The cap was a small but vivid symbol of family yearning, frustration and even outright fear over the arrest and trial on seemingly bogus espionage charges of Jason Rezaian, whose closed trial is currently suspended due to religious holidays in Iran.

It’s a trial that raises clear doubts about whether the U.S. should trust Iran at ongoing and widely watched nuclear talks due to climax at month’s end, the panel chairman said.

Rep. Ed Royce (R-Ca.) asked, “Can they be counted on to honor the commitments they make at the negotiating table?” during the hearing focused on Rezaian and three other Americans who have either been imprisoned or disappeared in Iran.

Royce referred to “the so-called trial” of Rezaian. He said the Iranian-American from California was arrested “on trumped up charges and held for over 300 days.” His trial “opened last week shrouded in secrecy.”

Indeed, not even his mother, Mary, who is now in Tehran, is allowed in the courtroom.

Ali Rezaian’s own son asks when his uncle Jason will return, the brother testified, as he also detailed how Jason has suffered debilitating infections, lost 40 pounds and has seen his chronic high blood pressure worsen.

“It is time for Jason to come home. It is time for the families here to be reunited,” said Ali Rezaian, who thanked the Washington Post for its steadfast support in trying to free his brother.

Several other Republican congressmen linked their mistrust of the nuclear talks to the treatment of Rezaian and the three others: Christian pastor Saeed Abedini and former U.S. Marine Amir Hekmati, who were both tried and sentenced to lengthy jail terms, as well as missing retired FBI agent Robert Levinson.

President Obama has called for the release of all four. The U.S. contends that the charges against Abedini, Hekmati and Rezaian are bogus.

Abedini was asked to renounce his faith and in 2013 was given an eight-year sentence for organizing a group of Christian churches in private homes.

Hekmati was sentenced to death in 2012 for alleged espionage. That was later reduced to a ten-year sentence.

The U.S. believes Levinson was taken into custody when he went missing in 2007. Royce called him “the longest held hostage in American history.” It has been reported that he had worked for the CIA and was on a rogue mission whose disclosure prompted a subsequent agency shake-up.

Democrats have not been inclined to link the prisoners to the ongoing talks.
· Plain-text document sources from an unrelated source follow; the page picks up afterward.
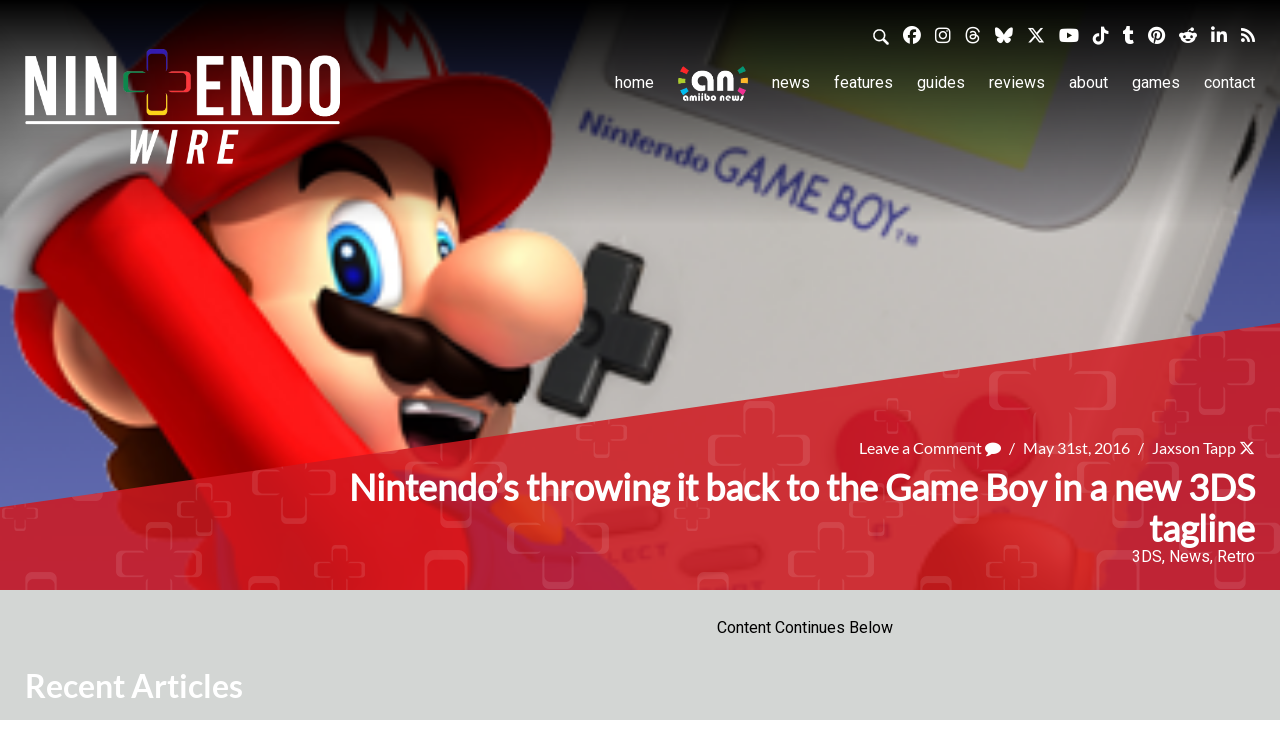

--- FILE ---
content_type: image/svg+xml
request_url: https://nintendowire.com/wp-content/themes/nintendoinq-v2.0/images/icon-search.svg
body_size: 268
content:
<?xml version="1.0" encoding="utf-8"?>
<!-- Generator: Adobe Illustrator 15.1.0, SVG Export Plug-In . SVG Version: 6.00 Build 0)  -->
<!DOCTYPE svg PUBLIC "-//W3C//DTD SVG 1.1//EN" "http://www.w3.org/Graphics/SVG/1.1/DTD/svg11.dtd">
<svg version="1.1" id="Layer_1" xmlns="http://www.w3.org/2000/svg" xmlns:xlink="http://www.w3.org/1999/xlink" x="0px" y="0px"
	 width="50px" height="50px" viewBox="0 0 50 50" enable-background="new 0 0 50 50" xml:space="preserve">
<path fill="#FFFFFF" d="M33.264,6.015c-7.512-7.513-19.737-7.513-27.249,0c-7.509,7.513-7.509,19.737,0,27.25
	c6.69,6.688,17.108,7.403,24.614,2.182c0.159,0.747,0.521,1.46,1.101,2.042l10.939,10.937c1.592,1.592,4.168,1.592,5.757,0
	c1.59-1.59,1.59-4.166,0-5.756l-10.94-10.94c-0.579-0.579-1.293-0.941-2.04-1.098C40.671,23.123,39.953,12.708,33.264,6.015z
	 M29.81,29.812c-5.608,5.606-14.733,5.606-20.341,0c-5.604-5.608-5.604-14.733,0-20.341c5.607-5.607,14.732-5.607,20.341,0
	C35.418,15.079,35.418,24.203,29.81,29.812z"/>
</svg>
That was underscored even in sympathetic remarks of Rep. Eliot Engel of New York, the panel’s top Democrat.

He told the families he couldn’t truly imagine their grief. But he didn’t want to tie their situations into the nuclear talks even as “they [Iran] continue to poke us in the eye and spit in our face” in the treatment of the four Americans.

Poignant family testimony also came from Sarah Hekmati, sister of Amir Hekmati, who was alleged by Iran to be spying for the CIA.

She said his key legal proceeding took 15 minutes during which he was charged and sentenced to death, in part for “waging war against God,” she said.

An appeals court later annulled the death sentence in 2012 and prompted a second trial. He was then convicted and sentenced to ten years in prison.

She indicated that their father has terminal brain cancer, has suffered several strokes and requires 24-hour care.

“He holds out hope of holding Amir in his arms again,” she said.

Ultimately, what should the Congress or the administration do, a congressman asked Levinson’s son, Daniel.

Levinson urged them “to keep up the headlines and keep up the pressures.”

“Remember family members like himself,” he said, “when you’re brushing your teeth, at home with your kids,” he said. “Remember what they’re all missing.”